IFA 2010 kurzgefasst

Die Internationale Funkausstellung ist nach der Vereinigung von Unterhaltungselektronik und Haushaltsgeräten größer denn je

von Annegret Handel-Kempf


Happy Birthday IFA! Mit einem Gala-Dinner im Palais am Funkturm feierten Bundeskanzlerin Angela Merkel, Berlins Regierender Bürgermeister Klaus Wowereit und mehr als 600 geladene Gäste den 50. Geburtstag der weltweit führenden Schau für Unterhaltungselektronik, Informations- und Kommunikationstechnik sowie Elektrohausgeräte. Die englische Indie-Band The Kooks stimmte unterdes im Sommergarten auf dem Messegelände das Publikum auf das Unterhaltungsprogramm der Internationalen Funkausstellung ein, die noch bis zum 8. September geöffnet ist.
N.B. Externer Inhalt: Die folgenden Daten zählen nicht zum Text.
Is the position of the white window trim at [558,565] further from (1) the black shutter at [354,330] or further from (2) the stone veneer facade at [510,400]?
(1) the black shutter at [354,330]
Viel hat sich seit der ersten IFA 1924 getan: Der Fernseher ist seit ihren Kleinkindzeiten vom klobigen Nutzobjekt zum schmalbrüstigen Stilelement im designten Wohnzimmer geworden und gehört auch zur trendigen Küche fast ebenso selbstverständlich, wie in den 1970er Jahren die Pril-Blumen auf den Fliesen. Deshalb kamen die Aussteller 2008 auf die pfiffige Idee, mit Haushaltsgeräten die unterhaltungstechnisch leicht abgedrehte Dame fürs breite Publikum wieder interessanter zu machen.
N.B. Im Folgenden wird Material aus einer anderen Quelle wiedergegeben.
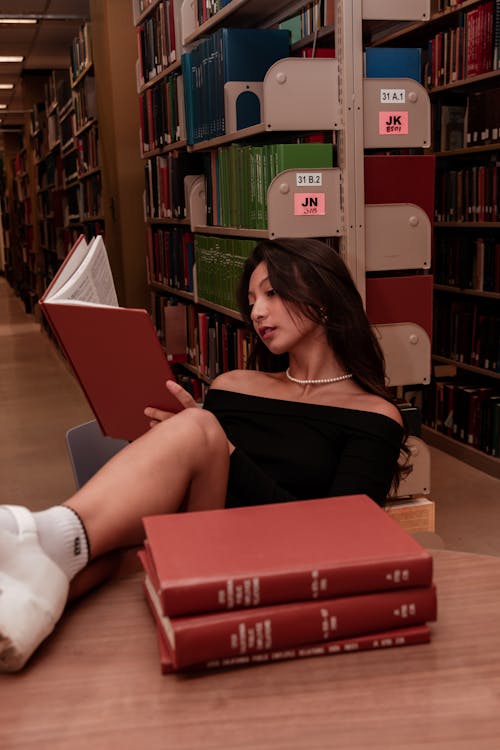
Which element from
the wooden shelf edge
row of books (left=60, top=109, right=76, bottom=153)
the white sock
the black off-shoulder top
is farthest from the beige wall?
the white sock

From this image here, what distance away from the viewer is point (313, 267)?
5.91 ft

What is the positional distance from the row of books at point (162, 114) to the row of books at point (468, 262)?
1368 millimetres

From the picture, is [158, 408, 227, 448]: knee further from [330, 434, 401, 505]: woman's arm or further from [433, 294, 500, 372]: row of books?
[433, 294, 500, 372]: row of books

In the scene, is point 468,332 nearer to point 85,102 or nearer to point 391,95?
point 391,95

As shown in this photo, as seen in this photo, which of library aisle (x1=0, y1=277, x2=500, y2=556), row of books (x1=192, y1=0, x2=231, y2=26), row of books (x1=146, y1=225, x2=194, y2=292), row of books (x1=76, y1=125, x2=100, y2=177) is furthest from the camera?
row of books (x1=76, y1=125, x2=100, y2=177)

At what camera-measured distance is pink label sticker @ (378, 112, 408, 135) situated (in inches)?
100

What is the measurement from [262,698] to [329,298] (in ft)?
3.59

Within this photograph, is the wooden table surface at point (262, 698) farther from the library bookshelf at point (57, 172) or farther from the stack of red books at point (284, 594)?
the library bookshelf at point (57, 172)

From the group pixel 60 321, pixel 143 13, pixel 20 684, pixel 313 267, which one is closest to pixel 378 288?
pixel 313 267

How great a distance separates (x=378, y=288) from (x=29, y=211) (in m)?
10.1

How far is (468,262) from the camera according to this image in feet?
13.1

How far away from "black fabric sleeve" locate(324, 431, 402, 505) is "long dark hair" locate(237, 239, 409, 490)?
4.2 inches

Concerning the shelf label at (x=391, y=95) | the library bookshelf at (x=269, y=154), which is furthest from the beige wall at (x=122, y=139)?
Result: the shelf label at (x=391, y=95)

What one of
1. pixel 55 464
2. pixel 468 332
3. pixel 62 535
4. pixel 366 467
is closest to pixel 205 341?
pixel 55 464
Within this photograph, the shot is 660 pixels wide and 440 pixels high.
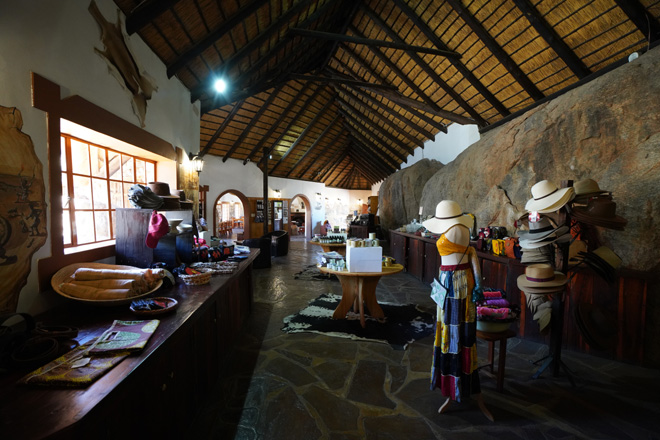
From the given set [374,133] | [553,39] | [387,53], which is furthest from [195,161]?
[374,133]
Die Belohnung zum 50. der mittlerweile jährlich stattfindenden Industriemesse sind so viele Aussteller und ausgebuchte Flächen wie nie. Sie präsentieren dreidimensionales Fernsehen (3D) und Hybrid-TV, also die Nutzung von Internet-Diensten mit dem Fernseher, manchmal sogar am gleichen Stand mit überraschenden Haushaltshelfern. Bildschirme als multimediale Terminals werden sogar zum Bestandteil der Kühlschranktür. Besucher sollten schockresistent sein: Mit 3D-Brille auf der Nase kommen beispielsweise wilde Tiere erschreckend nahe. Die IFA ist eben immer für Überraschungen und sogar Weltneuheiten gut ... und wird immer mehr zum Dschungel verwirrender technologischer Bezeichnungen, Einsetzbarkeiten und von Produktnamen, die mit ihrem Kürzelsalat an „xy ungelöst“ erinnern.

Wir haben uns in den Dschungel gewagt und erklären die Highlights unterm Funkturm, von den Megatrends 3D und Hybrid-TV bis zum Schnullerthermometer.
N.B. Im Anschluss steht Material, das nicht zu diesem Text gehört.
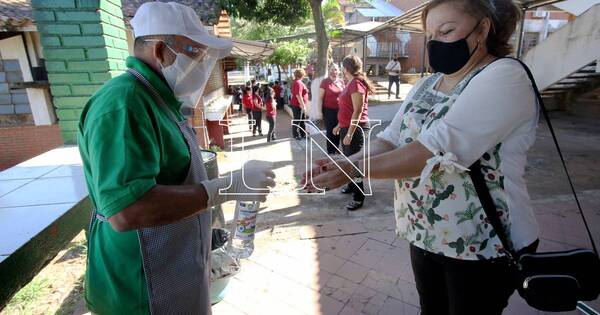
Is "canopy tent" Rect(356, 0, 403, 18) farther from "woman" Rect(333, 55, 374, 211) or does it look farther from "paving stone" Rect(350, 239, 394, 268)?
"paving stone" Rect(350, 239, 394, 268)

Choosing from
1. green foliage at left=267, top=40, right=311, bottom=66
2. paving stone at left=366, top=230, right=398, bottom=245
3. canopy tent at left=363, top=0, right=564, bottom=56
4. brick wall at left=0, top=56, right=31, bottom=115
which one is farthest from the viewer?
green foliage at left=267, top=40, right=311, bottom=66

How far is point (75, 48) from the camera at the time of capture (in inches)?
121

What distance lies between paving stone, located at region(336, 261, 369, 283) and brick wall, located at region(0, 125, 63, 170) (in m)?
7.63

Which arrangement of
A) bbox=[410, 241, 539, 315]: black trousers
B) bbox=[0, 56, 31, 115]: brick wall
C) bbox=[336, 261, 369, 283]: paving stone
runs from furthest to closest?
bbox=[0, 56, 31, 115]: brick wall, bbox=[336, 261, 369, 283]: paving stone, bbox=[410, 241, 539, 315]: black trousers

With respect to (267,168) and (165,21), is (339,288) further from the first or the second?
(165,21)

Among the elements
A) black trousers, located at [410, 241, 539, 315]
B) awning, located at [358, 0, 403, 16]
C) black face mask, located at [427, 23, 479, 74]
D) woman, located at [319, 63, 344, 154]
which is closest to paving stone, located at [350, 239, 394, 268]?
black trousers, located at [410, 241, 539, 315]

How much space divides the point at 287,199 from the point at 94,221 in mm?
3746

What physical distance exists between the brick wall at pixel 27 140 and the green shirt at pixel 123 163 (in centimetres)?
800

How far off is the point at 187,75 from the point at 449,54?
1.09 m

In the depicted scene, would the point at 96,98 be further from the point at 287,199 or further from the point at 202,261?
the point at 287,199

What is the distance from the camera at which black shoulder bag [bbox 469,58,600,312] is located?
1.32 metres

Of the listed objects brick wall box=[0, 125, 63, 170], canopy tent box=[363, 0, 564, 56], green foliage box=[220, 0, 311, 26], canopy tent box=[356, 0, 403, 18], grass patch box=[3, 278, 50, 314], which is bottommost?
grass patch box=[3, 278, 50, 314]

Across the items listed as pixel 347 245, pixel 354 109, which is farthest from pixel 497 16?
pixel 354 109

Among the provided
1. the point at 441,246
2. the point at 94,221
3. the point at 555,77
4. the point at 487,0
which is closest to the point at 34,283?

Hochauflösend in der 3. Dimension

Mittendrin ist man beim Supertrend 3D. Wichtig: Fernseher und Zusatzgeräte müssen darauf ausgerichtet sein, den Zuschauer mitten ins Filmgeschehen hinein zu holen. 3D-fähige Blu-ray-Player, wie den Philips BDP8000 (Halle 22), setzen Kenner als digitale Medienplayer ein. Sie geben Inhalte von der PC-Festplatte wieder oder unterstützen Video-on-demand-Dienste. Für die Aufzeichnung von Filmen und Sendungen in Kino-Qualität kommt beispielsweise Samsungs erster 3D Blu-ray HD-Recorder BD-C8900 in den Handel.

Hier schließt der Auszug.